Least restrictive environment

In the United States, the Individuals with Disabilities Education Act (IDEA) is a special education law that mandates regulation for students with disabilities to protect their rights as students and the rights of their parents. The IDEA requires that all students receive a Free and Appropriate Public Education (FAPE), and that these students should be educated in the least restrictive environment (LRE). To determine what an appropriate setting is for a student, an Individualized Education Plan (IEP) team will review the student's strengths, weaknesses, and needs, and consider the educational benefits from placement in any particular educational setting. By law the team is required to include the student's parent or guardian, a general education teacher, a special education teacher, a representative of the local education agency, someone to interpret evaluation results and, if appropriate, the student. It is the IEP team's responsibility to determine what environment is the LRE for any given student with disabilities, which varies between every student.[1] The goal of an IEP is to create the LRE for that student to learn in. For some students, mainstream inclusion in a standard classroom may be an appropriate setting whereas other students may need to be in a special education classroom full time, but many students fall somewhere within this spectrum. Students may also require supplementary aids and services (such as an interpreter, resource room or itinerant teacher) to achieve educational goals while being placed in a classroom with students without disabilities, these resources are provided as needed.[2] The LRE for a student is less of a physical location, and more of a concept to ensure that the student is receiving the services that they need to be successful.

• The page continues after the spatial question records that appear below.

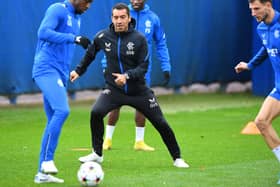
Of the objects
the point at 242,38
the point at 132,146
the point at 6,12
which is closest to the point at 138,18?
the point at 132,146

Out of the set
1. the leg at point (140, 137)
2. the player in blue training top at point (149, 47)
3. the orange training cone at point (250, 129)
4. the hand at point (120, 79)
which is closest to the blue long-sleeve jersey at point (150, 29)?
the player in blue training top at point (149, 47)

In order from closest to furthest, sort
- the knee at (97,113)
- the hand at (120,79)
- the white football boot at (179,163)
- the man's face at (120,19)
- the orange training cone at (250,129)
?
1. the hand at (120,79)
2. the man's face at (120,19)
3. the knee at (97,113)
4. the white football boot at (179,163)
5. the orange training cone at (250,129)

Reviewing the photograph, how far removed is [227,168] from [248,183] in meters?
1.13

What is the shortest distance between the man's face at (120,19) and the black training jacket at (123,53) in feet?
0.34

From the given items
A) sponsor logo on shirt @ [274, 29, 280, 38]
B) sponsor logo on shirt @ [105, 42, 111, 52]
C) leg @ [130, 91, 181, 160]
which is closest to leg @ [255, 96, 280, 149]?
sponsor logo on shirt @ [274, 29, 280, 38]

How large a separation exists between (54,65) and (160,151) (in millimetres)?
3361

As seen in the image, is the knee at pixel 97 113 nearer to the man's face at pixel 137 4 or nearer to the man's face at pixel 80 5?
the man's face at pixel 80 5

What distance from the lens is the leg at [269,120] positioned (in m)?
9.20

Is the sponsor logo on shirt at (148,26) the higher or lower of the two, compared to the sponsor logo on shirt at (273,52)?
lower

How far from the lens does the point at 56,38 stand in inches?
348

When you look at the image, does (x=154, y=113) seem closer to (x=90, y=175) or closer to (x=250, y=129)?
(x=90, y=175)

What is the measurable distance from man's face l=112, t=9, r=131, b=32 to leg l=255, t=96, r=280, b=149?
201 cm

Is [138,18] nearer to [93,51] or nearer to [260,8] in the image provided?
[93,51]

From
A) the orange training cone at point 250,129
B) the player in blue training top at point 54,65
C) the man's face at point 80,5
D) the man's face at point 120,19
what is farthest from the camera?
the orange training cone at point 250,129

If the nature or severity of their disability prevent the student from achieving these goals in a standard classroom, the student would be withdrawn from the standard classroom and be placed in an alternate environment that is more suitable for the student.[3] Schools and public agencies are required to have a continuum of alternative placements for students with disabilities. These alternative placements include separate classes, specialized schools, and homeschooling. This is to ensure that schools are capable of meeting the needs of all students with disabilities. This continuum of placements is not always full inclusion or complete separate schooling, but can be a mix of both standard classes and alternative placements.[2]

Four of the most common types of LRE are general education classroom with support, partial mainstream/inclusion classroom, special education classroom, specialized program outside of the school district.  In a general education classroom with support the student is in a general education classroom all day, with added services like an aid, assistive technology, or accommodations/modifications to the curriculum.  In a partial mainstream/inclusion classroom the student spends part of the day in the general classroom and part of the day in a special education classroom.  In a special education classroom the student spends the day in a specialized classroom with students with similar needs. In a specialized program outside of school district the student could attend a private school, specialized program, or residential program.[4]

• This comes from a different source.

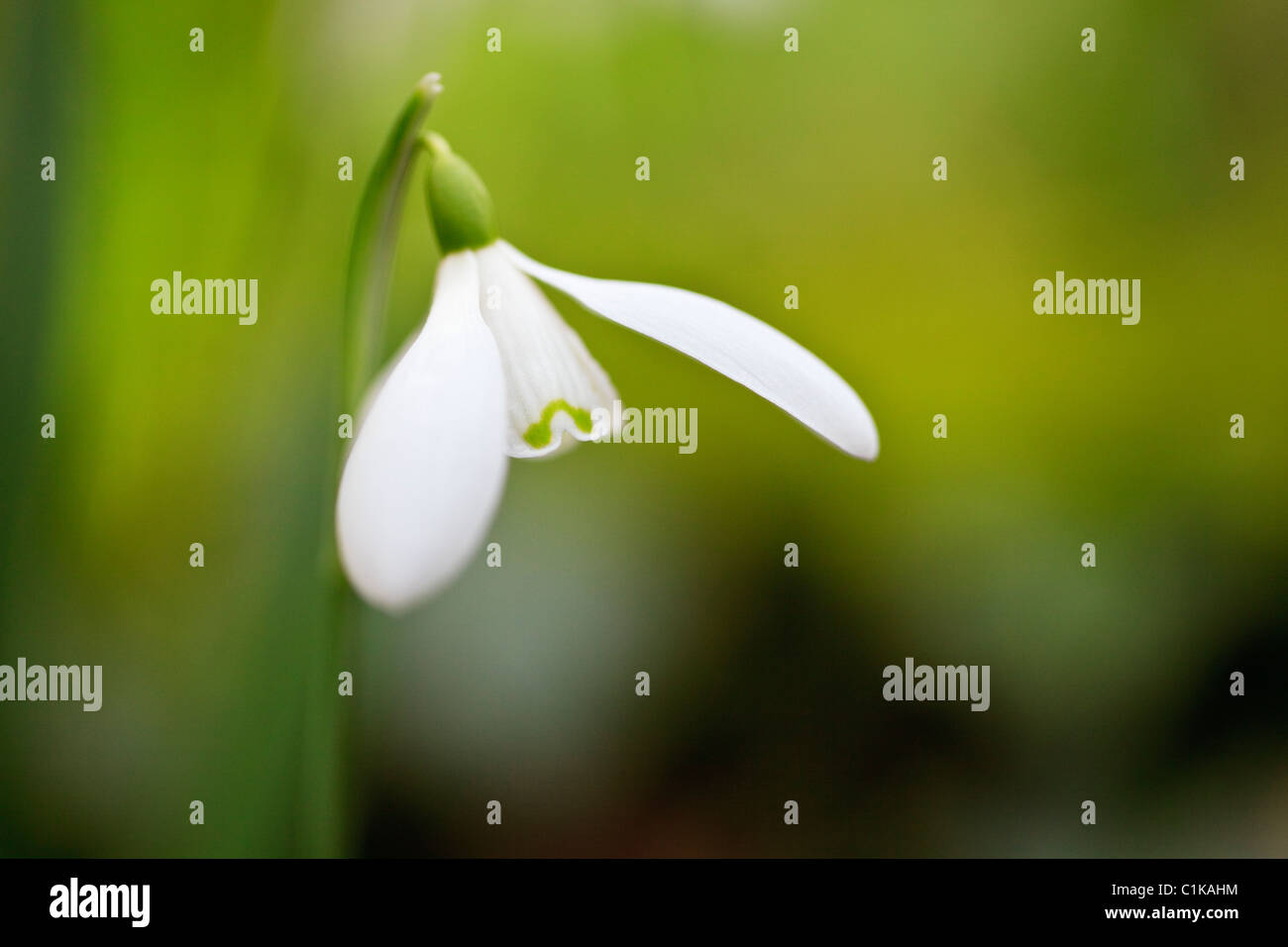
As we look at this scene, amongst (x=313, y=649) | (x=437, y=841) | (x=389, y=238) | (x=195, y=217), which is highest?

  1. ^ Bost, Julie (2015). How individualized education plan team members determine least restrictive environment and educational placement (PhD in Education thesis). The University of North Carolina at Greensboro. ProQuest 1753917861.
  2. ^ a b "Sec. 300.115 Continuum of alternative placements | Individuals with Disabilities Education Act". sites.ed.gov. Retrieved 2018-05-07.
  3. ^ Thomas, Stephen; Rapport, Mary Jane (1998). "Least restrictive environment: Understanding the direction of the courts". ProQuest. 32 (2). ProQuest 1839933068.
  4. ^ "Least Restrictive Environment (LRE): What You Need to Know". www.understood.org. 5 August 2019. Retrieved 2019-11-14.